> TEXT SHOWN:
- - - - -

How to use a non-AWS S3-compatible Object Storage with Airflow
I will use OVHcloud for the explanation, but it should be quite similar for any other provider.
First, your provider should give you a URL to connect to their S3 API and a region. In the case of OVHcloud you will find it inside the container under Endpoint.
Then, you should create an access key/secret key pair to connect to this API. In OVHcloud there is a tab called S3 users on the Object Storage landing page.
With this information, open Airflow and go to Admin > Connections. You can use the existing default connection (aws_default
) or you can create a new one. Edit it and put the following under Extra (docs):
{
"region_name": "<Your region>",
"endpoint_url": "<Your provider's S3 API URL>"
}
[!warning]
Do not forget to set the
region_name
or writing to S3 may work but reading from S3 may not:with document.open("rb") as file: # This was not working for me until I set region_name. It kept failing with: # botocore.exceptions.ClientError: An error occurred (400) when calling the HeadObject # operation: Bad Request
And that should be enough for the tutorial to work with your non-AWS Object Storage.
I haven’t tried this yet, but optionally you should also be able to set the URL only for the S3 service by using something like (docs):
{
"region_name": "<Your region>",
"service_config": {
"s3": {
"endpoint_url": "<Your provider's S3 API URL>"
}
}
}

- - - - -

> DATA:
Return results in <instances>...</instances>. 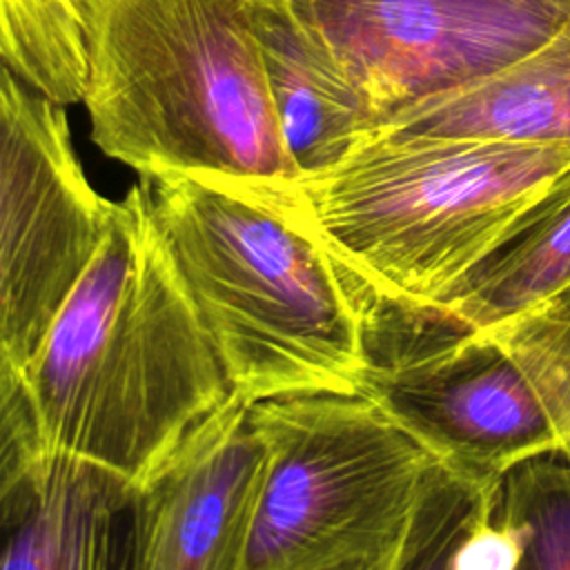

- - - - -

> WHAT YOU WILL DO:
#1 Quote everything in the Airflow object storage guide from "With this information, open" down to "non-AWS Object Storage.".
#2 List every distinct key name that appears in the JSON configuration blocks of the Airflow object storage guide.
The data is not needed here and can be set aside.

> RESPONSES TO THE EXERCISE:
#1
With this information, open Airflow and go to Admin > Connections. You can use the existing default connection (aws_default
) or you can create a new one. Edit it and put the following under Extra (docs):
{
"region_name": "<Your region>",
"endpoint_url": "<Your provider's S3 API URL>"
}
[!warning]
Do not forget to set the
region_name
or writing to S3 may work but reading from S3 may not:with document.open("rb") as file: # This was not working for me until I set region_name. It kept failing with: # botocore.exceptions.ClientError: An error occurred (400) when calling the HeadObject # operation: Bad Request
And that should be enough for the tutorial to work with your non-AWS Object Storage.

#2
region_name
endpoint_url
service_config
s3